→ **TRECHO ESCOLHIDO**
Sílvio Fiorani: Meu tipo inesquecível


Há alguns escritores com o qual nos identificamos desde o início. No caso de Sílvio Fiorani, me chamou a atenção já em uma primeira leitura a sua maneira simples, mas tocante de construir sua ficção. Mais do que isso, apesar de aprendermos a separar o caráter biográfico e referencial dos autores na sua prosa, é inegável a influência que ele carrega, fato que se expressa vivamente em suas obras. Sílvio Fiorani assim como eu, é um oriundi, de família ítalo-brasileira e nasceu aqui no norte do estado de São Paulo, bem próximo de minha cidade, o que o faz caipira como eu também. Não pude deixar de me ver em suas obras, em especial no romance, e me sinto honrado em publicar hoje em meu blog um conto escrito por esse brilhante artista, vencedor do Prêmio Machado de Assis, da Biblioteca Nacional, em 2006, pelo romance “Investigação sobre Ariel”

→ **MATERIAL**
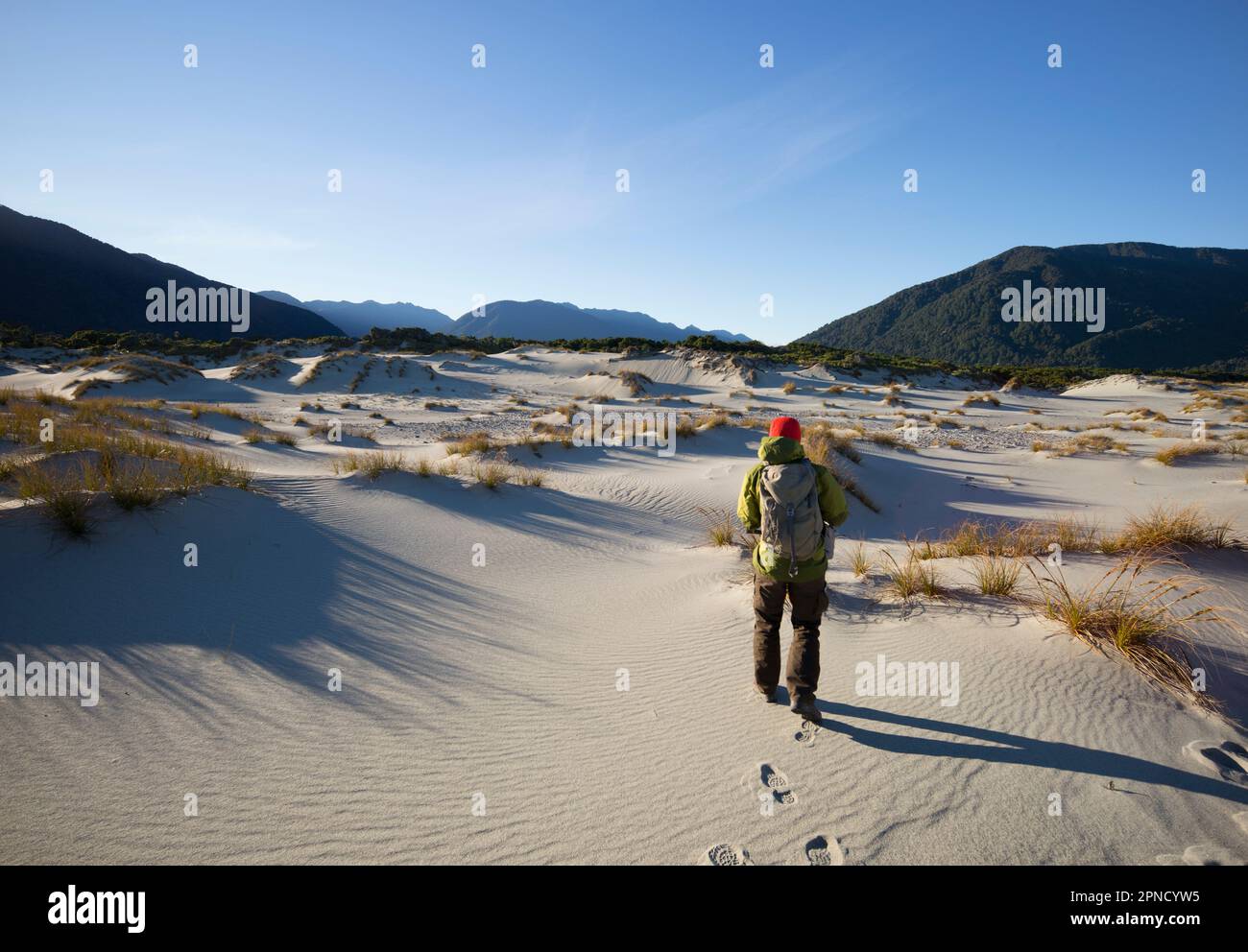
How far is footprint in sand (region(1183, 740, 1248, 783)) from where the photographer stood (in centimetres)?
254

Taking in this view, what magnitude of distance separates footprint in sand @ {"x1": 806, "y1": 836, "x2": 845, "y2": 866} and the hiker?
2.73ft

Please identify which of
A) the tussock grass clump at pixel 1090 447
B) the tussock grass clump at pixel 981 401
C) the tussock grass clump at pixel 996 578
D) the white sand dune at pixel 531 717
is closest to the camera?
the white sand dune at pixel 531 717

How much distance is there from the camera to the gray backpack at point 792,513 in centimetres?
301

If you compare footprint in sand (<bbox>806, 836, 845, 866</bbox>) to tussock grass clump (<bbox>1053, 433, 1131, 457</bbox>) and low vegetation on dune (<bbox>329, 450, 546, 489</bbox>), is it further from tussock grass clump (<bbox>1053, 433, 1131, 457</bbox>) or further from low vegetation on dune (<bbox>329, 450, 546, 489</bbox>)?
tussock grass clump (<bbox>1053, 433, 1131, 457</bbox>)

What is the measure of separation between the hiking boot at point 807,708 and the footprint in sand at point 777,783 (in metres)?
0.46

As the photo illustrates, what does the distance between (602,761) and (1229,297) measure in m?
147

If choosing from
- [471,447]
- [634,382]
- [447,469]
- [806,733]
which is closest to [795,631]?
[806,733]

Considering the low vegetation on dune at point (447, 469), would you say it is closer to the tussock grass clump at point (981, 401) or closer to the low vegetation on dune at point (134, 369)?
the low vegetation on dune at point (134, 369)

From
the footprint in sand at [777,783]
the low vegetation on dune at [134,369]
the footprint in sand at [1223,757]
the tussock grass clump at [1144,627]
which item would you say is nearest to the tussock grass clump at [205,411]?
the low vegetation on dune at [134,369]

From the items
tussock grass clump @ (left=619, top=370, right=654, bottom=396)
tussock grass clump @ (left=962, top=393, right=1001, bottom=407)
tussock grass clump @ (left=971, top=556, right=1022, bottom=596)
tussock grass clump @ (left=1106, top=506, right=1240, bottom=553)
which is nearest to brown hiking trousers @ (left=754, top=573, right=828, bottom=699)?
tussock grass clump @ (left=971, top=556, right=1022, bottom=596)

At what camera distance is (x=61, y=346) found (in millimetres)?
35406

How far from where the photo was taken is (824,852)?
2236mm

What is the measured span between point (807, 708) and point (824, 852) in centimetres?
89

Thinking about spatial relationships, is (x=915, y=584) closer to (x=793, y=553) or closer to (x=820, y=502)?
(x=820, y=502)
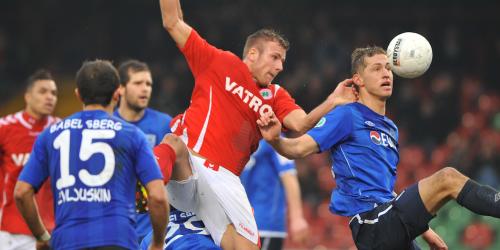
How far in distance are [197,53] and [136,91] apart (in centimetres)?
229

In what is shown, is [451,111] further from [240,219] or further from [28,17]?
[240,219]

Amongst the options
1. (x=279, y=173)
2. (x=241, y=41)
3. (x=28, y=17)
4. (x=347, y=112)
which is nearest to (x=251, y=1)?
(x=241, y=41)

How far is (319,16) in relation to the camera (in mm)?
20891

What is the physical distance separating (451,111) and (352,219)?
11.7 m

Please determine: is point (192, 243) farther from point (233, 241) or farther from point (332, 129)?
point (332, 129)

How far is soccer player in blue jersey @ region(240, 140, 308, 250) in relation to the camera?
414 inches

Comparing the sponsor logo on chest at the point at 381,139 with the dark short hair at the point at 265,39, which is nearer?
the sponsor logo on chest at the point at 381,139

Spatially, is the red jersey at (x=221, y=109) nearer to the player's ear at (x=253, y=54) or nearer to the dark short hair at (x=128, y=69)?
the player's ear at (x=253, y=54)

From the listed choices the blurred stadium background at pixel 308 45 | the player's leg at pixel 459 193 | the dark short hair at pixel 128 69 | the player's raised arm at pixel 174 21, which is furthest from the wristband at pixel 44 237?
the blurred stadium background at pixel 308 45

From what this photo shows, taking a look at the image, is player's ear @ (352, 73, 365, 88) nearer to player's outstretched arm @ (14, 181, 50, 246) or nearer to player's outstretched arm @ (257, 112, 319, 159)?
player's outstretched arm @ (257, 112, 319, 159)

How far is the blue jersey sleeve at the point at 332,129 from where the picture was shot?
7250 millimetres

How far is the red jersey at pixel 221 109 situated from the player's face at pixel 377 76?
83cm

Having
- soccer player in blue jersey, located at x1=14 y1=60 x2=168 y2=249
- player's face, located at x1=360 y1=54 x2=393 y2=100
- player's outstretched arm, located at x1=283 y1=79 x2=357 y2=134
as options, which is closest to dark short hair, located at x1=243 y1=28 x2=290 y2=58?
player's outstretched arm, located at x1=283 y1=79 x2=357 y2=134

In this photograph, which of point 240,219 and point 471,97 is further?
point 471,97
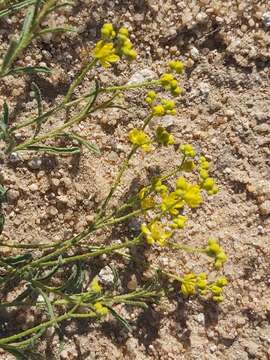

→ **EXERCÍCIO**
Copie o texto sobre Sílvio Fiorani do começo ao fim, sem mudar nada. Responda usando só o texto.

→ **RESPOSTA COMPLETA**
Sílvio Fiorani: Meu tipo inesquecível


Há alguns escritores com o qual nos identificamos desde o início. No caso de Sílvio Fiorani, me chamou a atenção já em uma primeira leitura a sua maneira simples, mas tocante de construir sua ficção. Mais do que isso, apesar de aprendermos a separar o caráter biográfico e referencial dos autores na sua prosa, é inegável a influência que ele carrega, fato que se expressa vivamente em suas obras. Sílvio Fiorani assim como eu, é um oriundi, de família ítalo-brasileira e nasceu aqui no norte do estado de São Paulo, bem próximo de minha cidade, o que o faz caipira como eu também. Não pude deixar de me ver em suas obras, em especial no romance, e me sinto honrado em publicar hoje em meu blog um conto escrito por esse brilhante artista, vencedor do Prêmio Machado de Assis, da Biblioteca Nacional, em 2006, pelo romance “Investigação sobre Ariel”